Debo ir tras ella cuanto antes. Tendré que darme prisa en acabar el trabajo para ir a su encuentro. Eso fue lo primero que pensé. Pero quedaba tanto por hacer. No tardaría menos de tres semanas, y eso era demasiado tiempo. Mientras te alejabas en el avión, la realidad fue cobrando en mi mente una nueva dimensión. Quise o pude comprender y justificar cada una de tus odiosas palabras. En mi desconsuelo, me sentí un absoluto egoísta, un rotundo idiota. Deseaba más que nada poder rebobinar, decírtelo justo en ese instante. Decirte: puedes ir y estar tranquila. Pronto estaremos juntos. Lo entiendo, respeto tu decisión, la comparto, te amo, te ayudaré en todo cuanto pueda. Sé cuánto deseas ese nuevo compromiso, ese nuevo trabajo, y cuánto disfrutarás con él, teniendo además cerca a tu familia. Todo irá bien, mejor que bien. Perdóname. En lo sucesivo, no permitiré que nada nos separe, que nada nos aleje…

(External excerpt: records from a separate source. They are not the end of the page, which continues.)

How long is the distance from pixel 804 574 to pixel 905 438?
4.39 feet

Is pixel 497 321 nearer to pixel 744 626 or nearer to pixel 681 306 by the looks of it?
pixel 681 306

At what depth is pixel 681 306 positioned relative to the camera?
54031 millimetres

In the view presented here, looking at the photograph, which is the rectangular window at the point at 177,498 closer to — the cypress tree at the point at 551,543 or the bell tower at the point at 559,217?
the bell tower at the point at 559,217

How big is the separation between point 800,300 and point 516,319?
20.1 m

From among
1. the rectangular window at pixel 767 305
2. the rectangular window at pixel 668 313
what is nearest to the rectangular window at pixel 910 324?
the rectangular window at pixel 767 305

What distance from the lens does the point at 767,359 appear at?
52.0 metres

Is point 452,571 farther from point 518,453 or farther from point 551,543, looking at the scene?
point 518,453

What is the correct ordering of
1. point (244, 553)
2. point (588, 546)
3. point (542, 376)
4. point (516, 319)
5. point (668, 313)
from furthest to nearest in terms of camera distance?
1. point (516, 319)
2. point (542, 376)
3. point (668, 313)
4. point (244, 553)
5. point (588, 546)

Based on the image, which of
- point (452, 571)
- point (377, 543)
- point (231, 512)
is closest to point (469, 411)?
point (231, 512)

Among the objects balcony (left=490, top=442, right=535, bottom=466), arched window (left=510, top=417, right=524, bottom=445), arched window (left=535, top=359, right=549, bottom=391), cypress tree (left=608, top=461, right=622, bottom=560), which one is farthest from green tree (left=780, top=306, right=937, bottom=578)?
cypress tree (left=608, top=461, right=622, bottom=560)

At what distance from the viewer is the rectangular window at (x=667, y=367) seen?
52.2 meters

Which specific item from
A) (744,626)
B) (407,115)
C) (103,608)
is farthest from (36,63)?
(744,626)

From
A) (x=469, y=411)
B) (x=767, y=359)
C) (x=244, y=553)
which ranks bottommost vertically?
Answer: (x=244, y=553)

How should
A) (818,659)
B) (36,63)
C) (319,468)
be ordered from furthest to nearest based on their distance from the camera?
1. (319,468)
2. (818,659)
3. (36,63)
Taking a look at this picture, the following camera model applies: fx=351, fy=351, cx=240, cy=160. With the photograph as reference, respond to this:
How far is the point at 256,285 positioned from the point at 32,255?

Pero la distancia era ya insalvable.
Aún sobre el techo del coche, todavía descamisado, encendí un pitillo sin apartar la vista del cielo. El avión emprendió un pronunciado viraje a la derecha, trepando hacia el norte, difuminándose entre las escasas nubes y los gases de sus cuatro motores. Perdiéndose, dejando atrás millas de nada azul, todo el espacio que ya nos distanciaba. Abajo, los coches que pasaban junto al mío aminoraban la marcha, y sus ocupantes me miraban preguntándose si necesitaba ayuda o si era sencillamente un loco. Al bajar de allí y sentarme al volante, ya sin ti, supe que aquello, más que una despedida, había sido el más inevitable adiós, el más definitivo. En aquel rotundo atardecer, comprendí que no habría besos que guardar para el reencuentro. Una vez más sentí que mi vida, de algún modo, sólo se colmaría en la muerte. Algo que tenía que haber hecho hace tantos años, cuando era invulnerable y tenía el valor. Mucho antes de ti, de todas estas idioteces que ahora me desgarran, mucho antes de volver a concebir la posibilidad de que un nuevo dolor pudiera lacerarme.